+++ EXCERPTED DATA
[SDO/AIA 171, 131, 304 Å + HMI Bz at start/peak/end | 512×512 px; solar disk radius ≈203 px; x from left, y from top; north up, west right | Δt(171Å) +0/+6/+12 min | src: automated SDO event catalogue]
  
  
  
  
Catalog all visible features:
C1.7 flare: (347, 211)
++++++
+++ EXCERPTED DATA
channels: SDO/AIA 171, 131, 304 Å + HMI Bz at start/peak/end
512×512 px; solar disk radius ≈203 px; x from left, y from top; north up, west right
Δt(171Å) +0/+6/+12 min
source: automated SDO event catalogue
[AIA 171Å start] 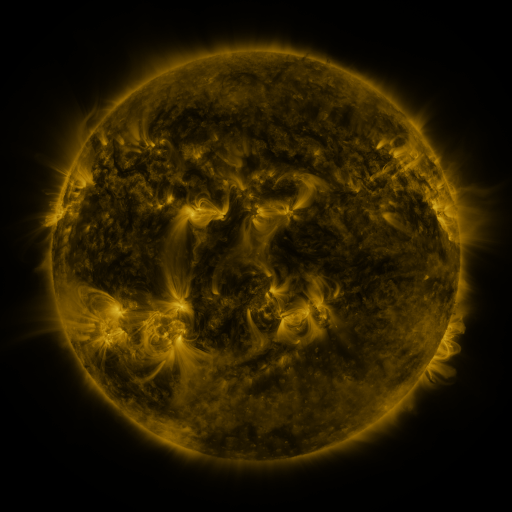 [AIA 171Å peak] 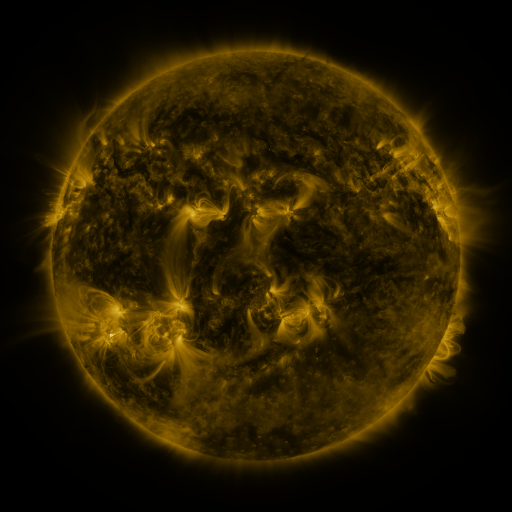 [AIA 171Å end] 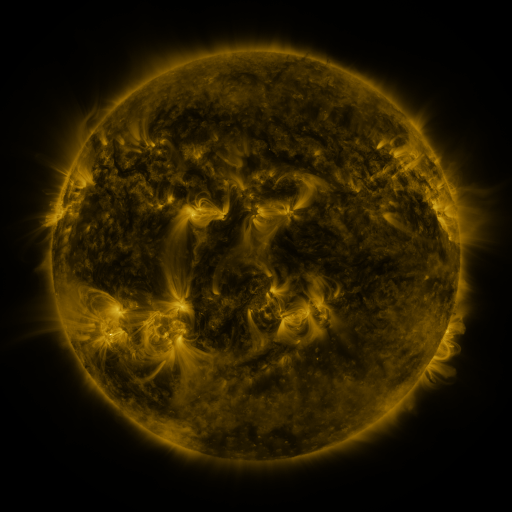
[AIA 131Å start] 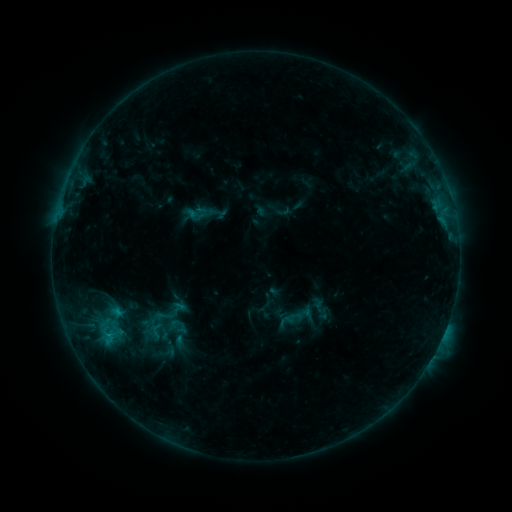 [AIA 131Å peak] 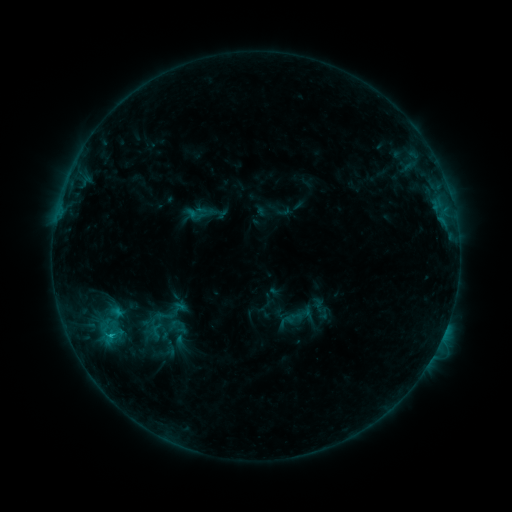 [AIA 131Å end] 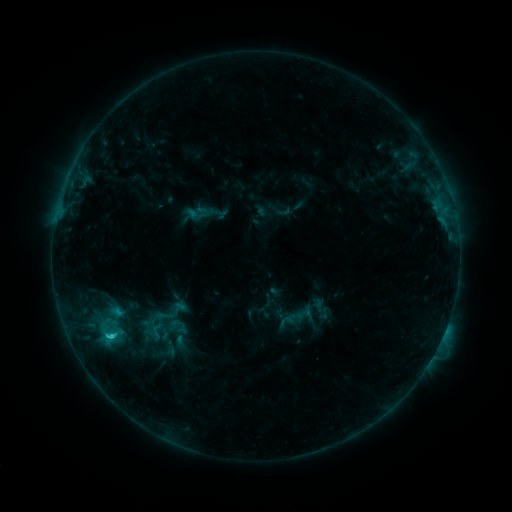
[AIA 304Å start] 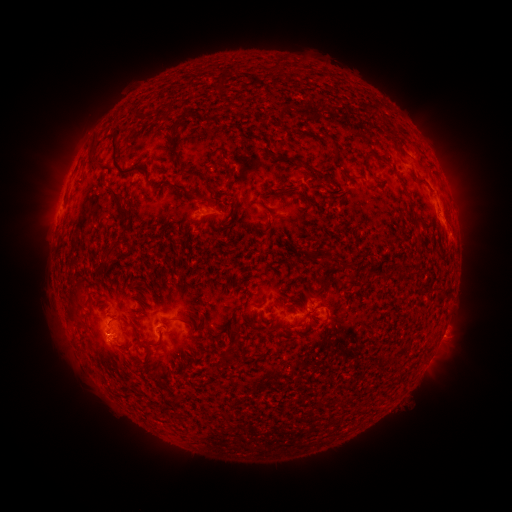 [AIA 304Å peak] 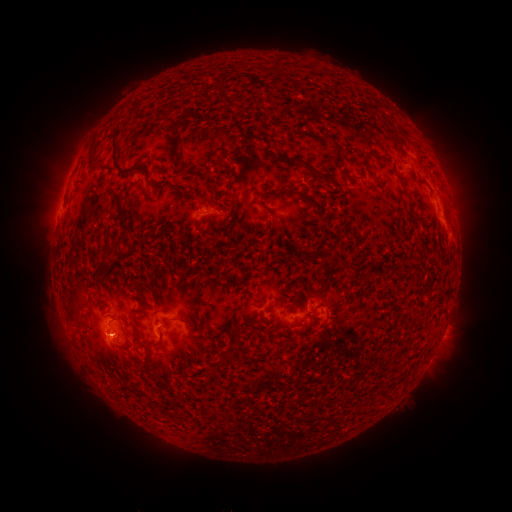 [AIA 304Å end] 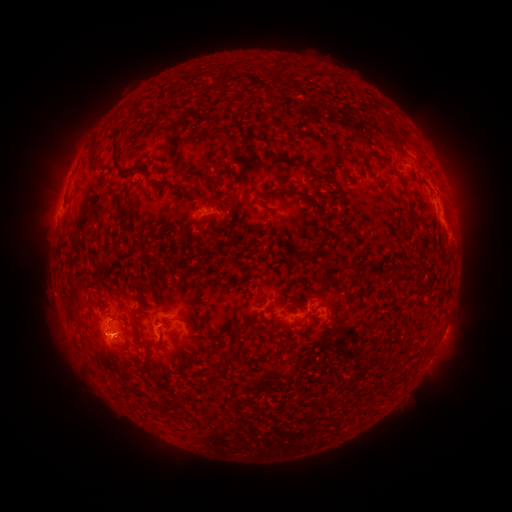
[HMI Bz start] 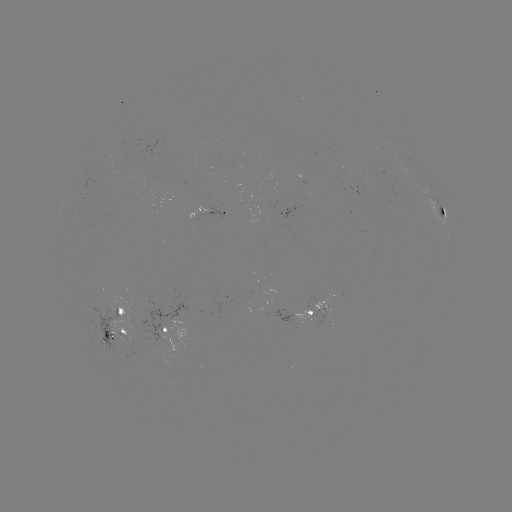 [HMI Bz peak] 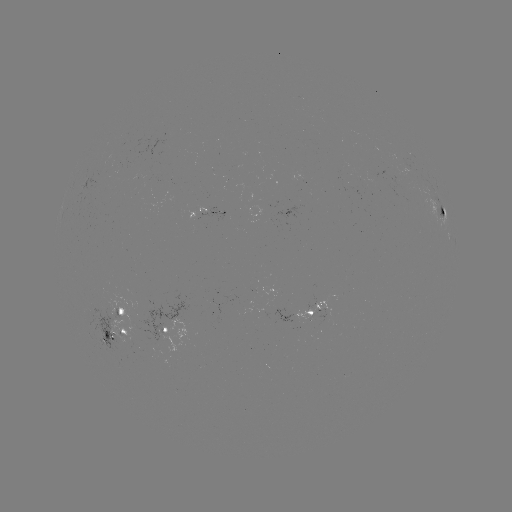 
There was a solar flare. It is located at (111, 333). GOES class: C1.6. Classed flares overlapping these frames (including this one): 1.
++++++
A copy of each line in the data above that holds the string "north" is needed.

ANSWER BOX:
[SDO/AIA 171, 131, 304 Å + HMI Bz at start/peak/end | 512×512 px; solar disk radius ≈203 px; x from left, y from top; north up, west right | Δt(171Å) +0/+6/+12 min | src: automated SDO event catalogue]
512×512 px; solar disk radius ≈203 px; x from left, y from top; north up, west right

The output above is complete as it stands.